Heartwood Properties’ nett asset value has achieved a 20% growth with a nett asset value increase per share of 9% and 20% since first listing on the exchange in 2018 despite an incredibly challenging year. Rental income has also increased by 33%.
“These results are encouraging and gives us much hope despite what market is reporting. Heartwood Properties remains a high quality business with a sustainable cash flow and a conservable managed balance sheet that has been able to withstand the short-term market uncertainty” comments John Whall, CEO of Heartwood Properties.
The company has benefitted from several successful ventures which includes the income generated from their Willow Wood Office Block D in Gauteng. This was completed at the beginning of the financial year and fully let on completion. A first-time investment made into the United Kingdom (through a co-investment into the Blythswood Quarter commercial development in Glasgow with local developers Artisan Real Estate). The successful completion of the Soleil office development in Bryanston was completed under budget by the development team and lastly, a second capital raise, which was concluded in December 2019 thereby further increasing the shareholder base of Heartwood Properties.

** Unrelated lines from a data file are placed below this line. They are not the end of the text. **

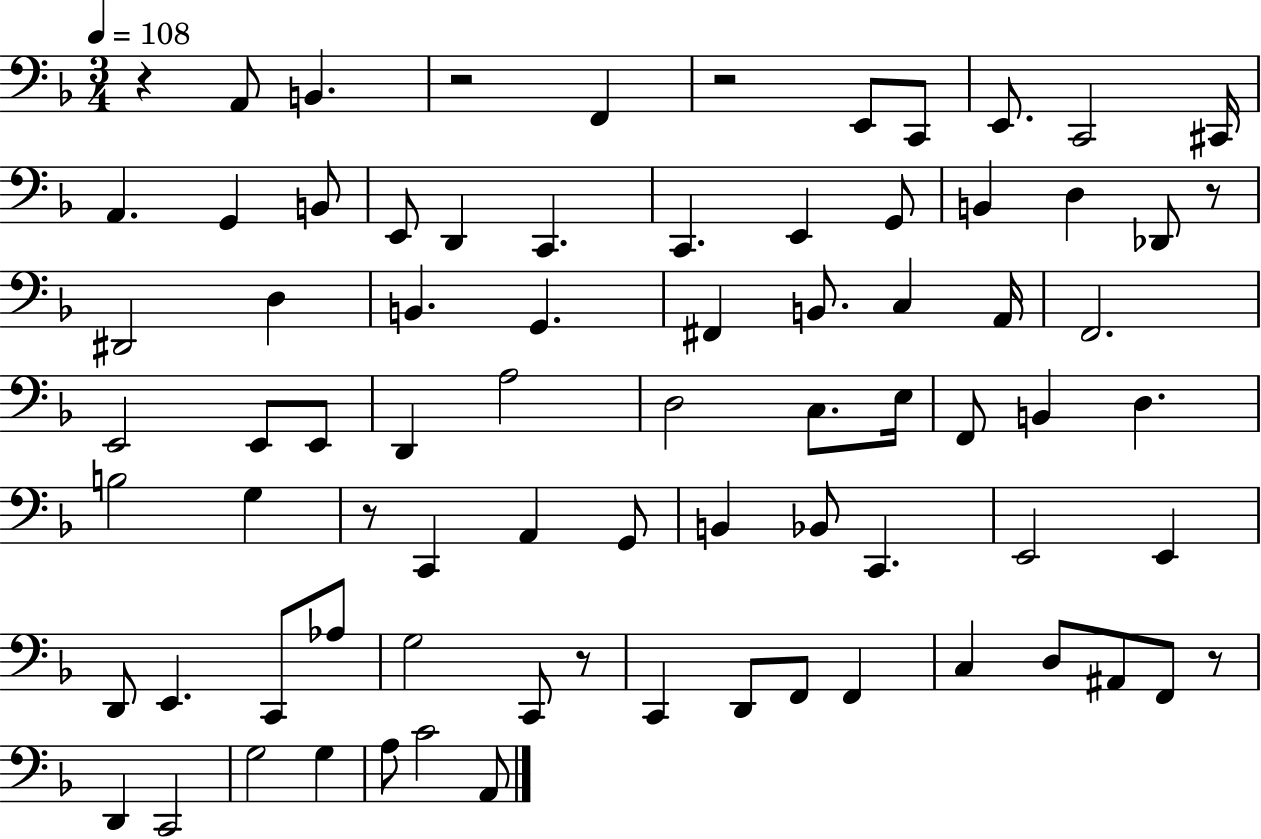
X:1
T:Untitled
M:3/4
L:1/4
K:F
z A,,/2 B,, z2 F,, z2 E,,/2 C,,/2 E,,/2 C,,2 ^C,,/4 A,, G,, B,,/2 E,,/2 D,, C,, C,, E,, G,,/2 B,, D, _D,,/2 z/2 ^D,,2 D, B,, G,, ^F,, B,,/2 C, A,,/4 F,,2 E,,2 E,,/2 E,,/2 D,, A,2 D,2 C,/2 E,/4 F,,/2 B,, D, B,2 G, z/2 C,, A,, G,,/2 B,, _B,,/2 C,, E,,2 E,, D,,/2 E,, C,,/2 _A,/2 G,2 C,,/2 z/2 C,, D,,/2 F,,/2 F,, C, D,/2 ^A,,/2 F,,/2 z/2 D,, C,,2 G,2 G, A,/2 C2 A,,/2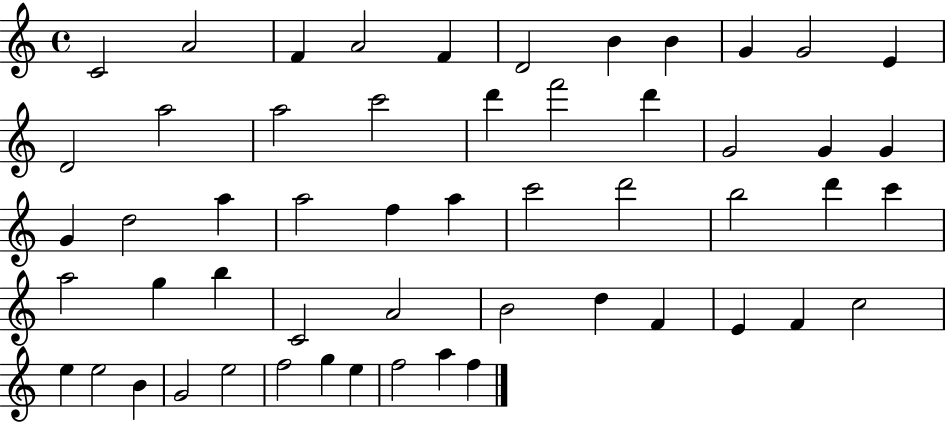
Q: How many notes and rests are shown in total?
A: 54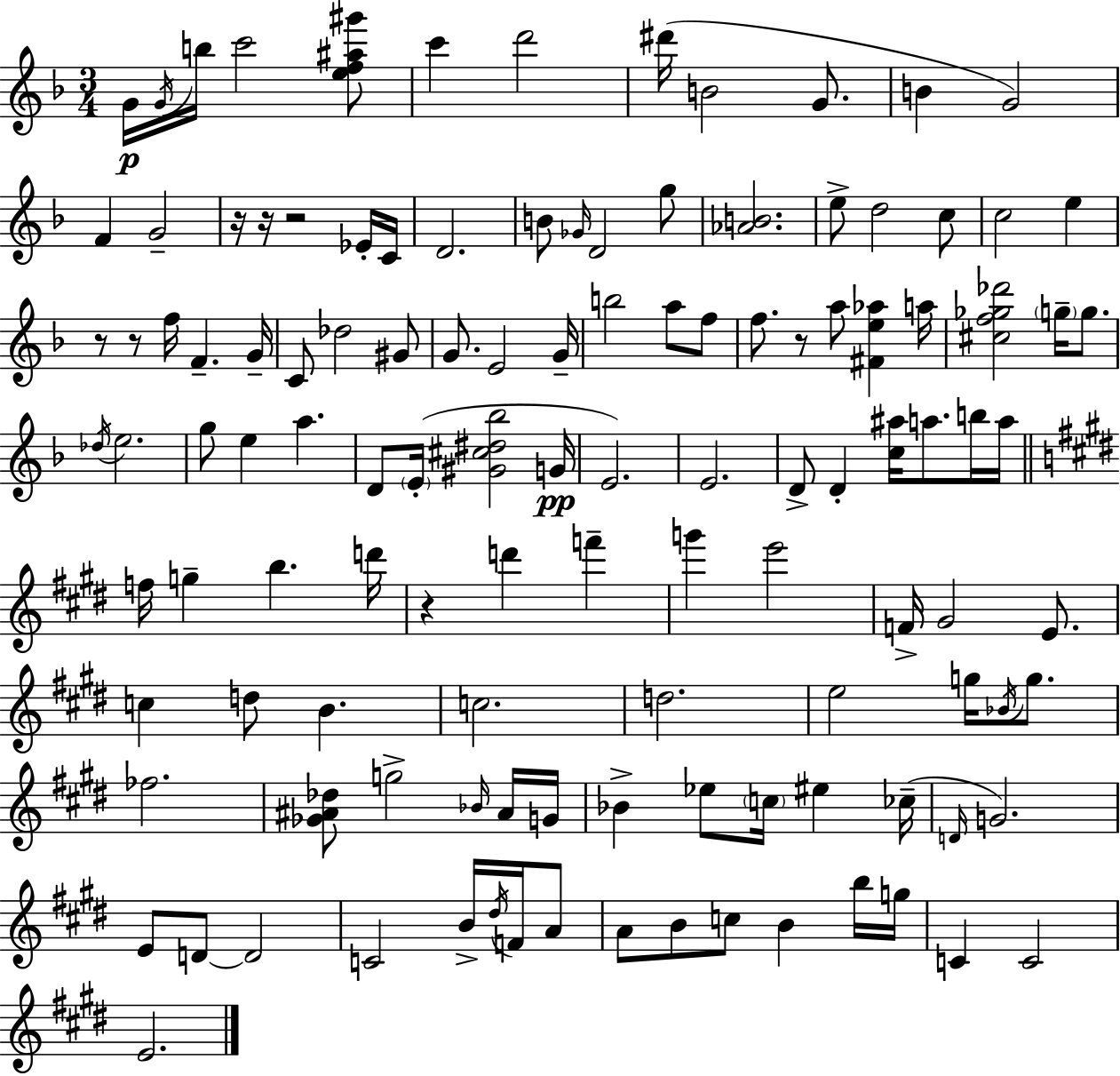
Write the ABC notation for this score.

X:1
T:Untitled
M:3/4
L:1/4
K:F
G/4 G/4 b/4 c'2 [ef^a^g']/2 c' d'2 ^d'/4 B2 G/2 B G2 F G2 z/4 z/4 z2 _E/4 C/4 D2 B/2 _G/4 D2 g/2 [_AB]2 e/2 d2 c/2 c2 e z/2 z/2 f/4 F G/4 C/2 _d2 ^G/2 G/2 E2 G/4 b2 a/2 f/2 f/2 z/2 a/2 [^Fe_a] a/4 [^cf_g_d']2 g/4 g/2 _d/4 e2 g/2 e a D/2 E/4 [^G^c^d_b]2 G/4 E2 E2 D/2 D [c^a]/4 a/2 b/4 a/4 f/4 g b d'/4 z d' f' g' e'2 F/4 ^G2 E/2 c d/2 B c2 d2 e2 g/4 _B/4 g/2 _f2 [_G^A_d]/2 g2 _B/4 ^A/4 G/4 _B _e/2 c/4 ^e _c/4 D/4 G2 E/2 D/2 D2 C2 B/4 ^d/4 F/4 A/2 A/2 B/2 c/2 B b/4 g/4 C C2 E2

Going forward, Heartwood Properties will continue to focus on their core business of developing high quality sustainable buildings underpinned by solid property fundamentals to achieve superior returns for their shareholders. Key value drivers in the business are about creating strong returns by developing offices and warehouses to a much-focused tenant market, active value enhancement asset management to maintain tenant offering and exceptionally low vacancy rates, recycling of mature assets where the nett income has been maximised and, offering special dividend returns back to shareholders when assets are sold.
Whall concludes: “Although the risks associated with the Covid-19 pandemic are difficult to predict at this stage, I feel that we are in a very strong position to successfully manage through this crisis and remain on our strategic growth path.”